[phobos] FFT

David Simcha dsimcha at gmail.com
Mon Aug 2 20:58:38 PDT 2010


I've figured out that a major bottleneck is actually the computation of 
sine and cosine values.  I had realized this to some degree and 
pre-computed the values for FFTs up to size 4096 at compile time.  
However, with huge lookup tables (apparently bigger than a CPU's L2 
cache), accessing the lookup table causes too many (CPU) cache misses, 
and is slower than computing the values.  On my machine, just computing 
2^^20 sine and cosine values once takes longer than FFTW does to produce 
a full FFT.  I therefore cannot even begin to imagine what tricks FFTW 
uses under the hood to get around this, unless it's doing something very 
clever to store them all in its plan object, and then somehow accessing 
them in an extremely cache-efficient manner.

It seems like this is a place where cache awareness could sneak into the 
design.  The values could be pre-computed via a static this at runtime 
and stored in an immutable array, and the amount of values to compute 
could be decided on the fly based on whatever will fit in L2 cache.

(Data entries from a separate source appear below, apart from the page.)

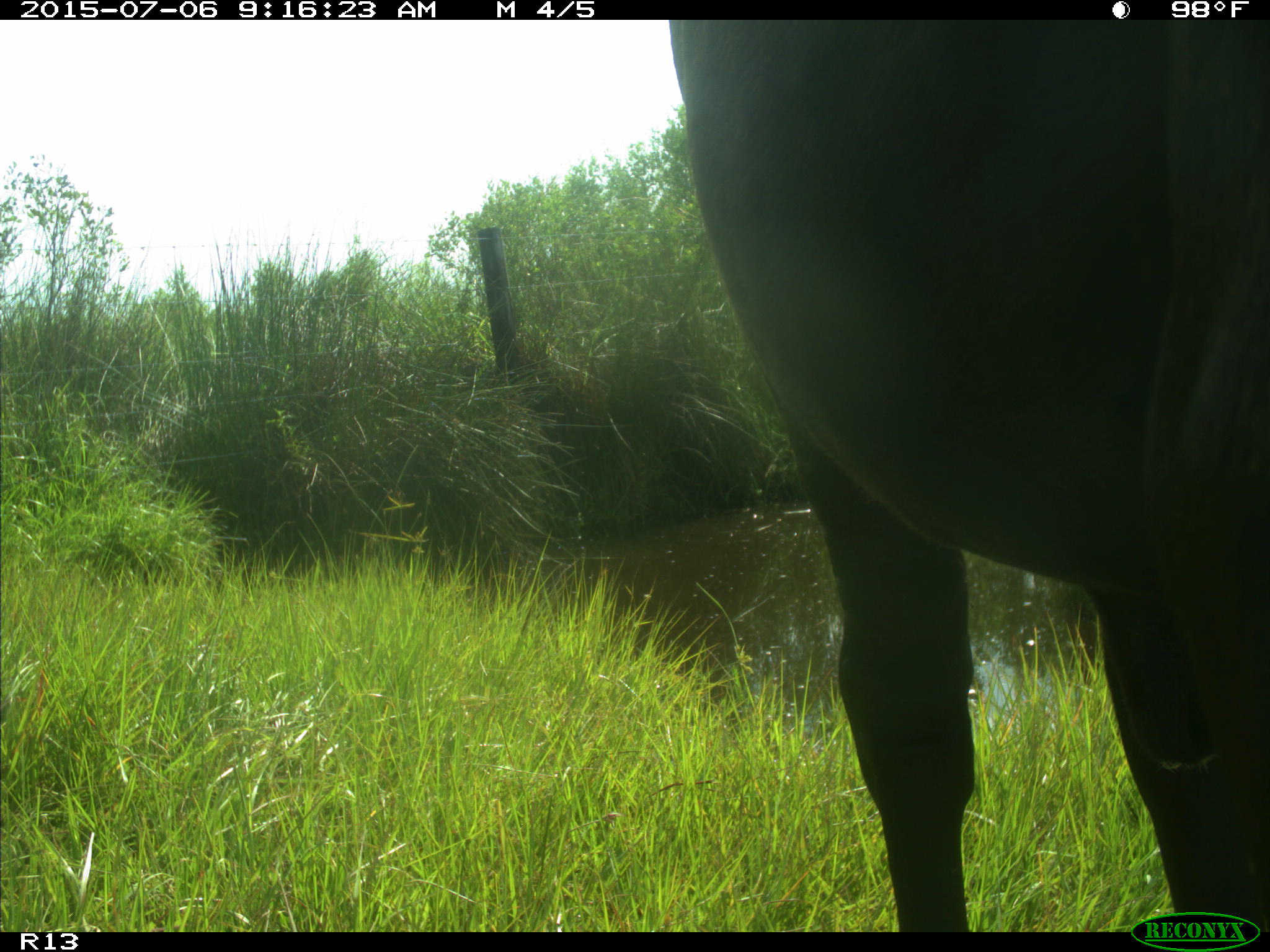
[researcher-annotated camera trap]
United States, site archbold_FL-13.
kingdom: Animalia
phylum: Chordata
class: Mammalia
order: Artiodactyla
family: Bovidae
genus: Bos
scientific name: Bos taurus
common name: domestic cow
Bos taurus (domestic cow).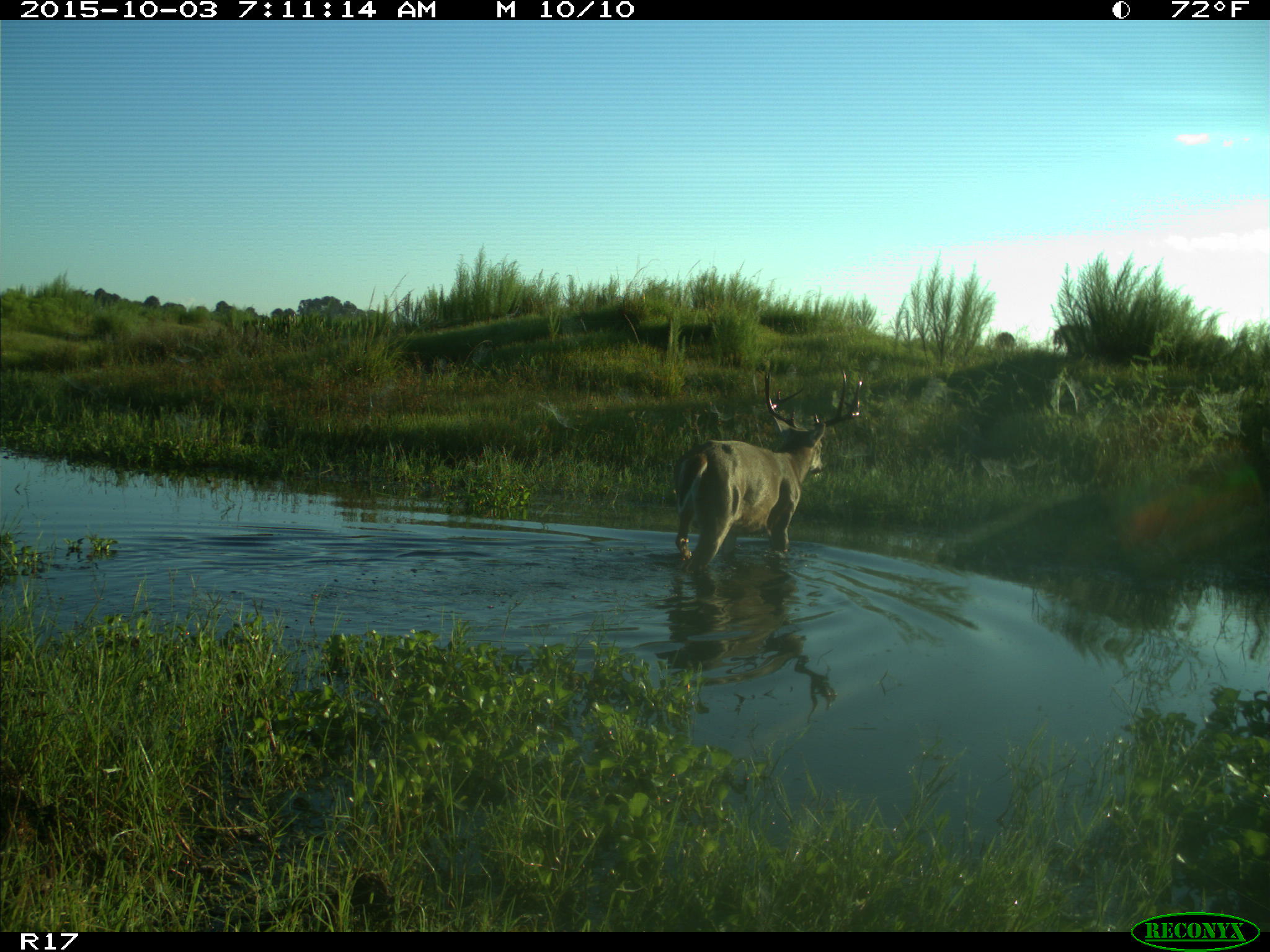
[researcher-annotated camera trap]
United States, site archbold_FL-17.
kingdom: Animalia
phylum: Chordata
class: Mammalia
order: Artiodactyla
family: Cervidae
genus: Odocoileus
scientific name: Odocoileus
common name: deer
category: unidentified deer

I tried this optimization and it gets me down to ~660 milliseconds on my 
crappy 512K L2 cache machine, or 615 if I use single-precision floats 
for the lookup table (leading to 2x the size for the lookup table).  
This is comparable to R, which is widely respected numerics software but 
isn't resorting to any black magic.  The only issue I see is that, with 
L2 caches being as huge as they've become lately, people might get upset 
if importing std.fft or std.numerics or whatever silently consumes 8 
megs of RAM via static this, but doing lazy initialization raises the 
standard ugly Singleton threading issue in an extremely 
performance-critical situation.

On 8/2/2010 10:23 AM, Don Clugston wrote:
> On 2 August 2010 15:41, David Simcha<dsimcha at gmail.com>  wrote:
>    
>> Unfortunately I just downloaded the benchmark program for FFTW and my FFT is
>> a ton slower, depending on how you look at it.  Using size 2^20 as my
>> benchmark, FFTW takes about 131 seconds to create its plan, even using
>> -oestimate, the fastest planner.  However, the plan can be reused if
>> performing multiple FFTs of the same size, and once the plan is created, it
>> can do an FFT of size 2^20 in about 53 milliseconds (which I find almost
>> unbelievable because even sorting an array of size 2^20 using a
>> well-optimized quick sort takes almost that long, and FFT seems like it
>> should should have a much larger constant than quick sort), compared to my
>> latest improvements to around 730 on the hardware I'm benchmarking on.
>>
>> On the other hand, for one-off use cases, the lack of needing to create a
>> plan is a big win, both from a speed and a simplicity of API point of view.
>>   Benchmarking against R, which doesn't appear to use plans, making the
>> comparison somewhat more relevant, things look better for my FFT:  R takes
>> about 610 milliseconds for a size 2^20 pure real FFT.
>>      
> All you're seeing is the L2 cache. Did you see the link I posted to
> the NG about the internals of FFTW? The graph at the top shows FFTW is
> 40 times faster than the 'numerical recipes' code for 2^^20. So your
> factor of 13 isn't so bad. Based on that graph, if you reduce it to
> say 2^^15, the factor should drop significantly. Adding a little bit
> of cache awareness (using core.cpuid) should be able to avoid the
> performance cliff.
> Also, DMD's floating point optimiser is so primitive, you lose up to a
> factor of two immediately.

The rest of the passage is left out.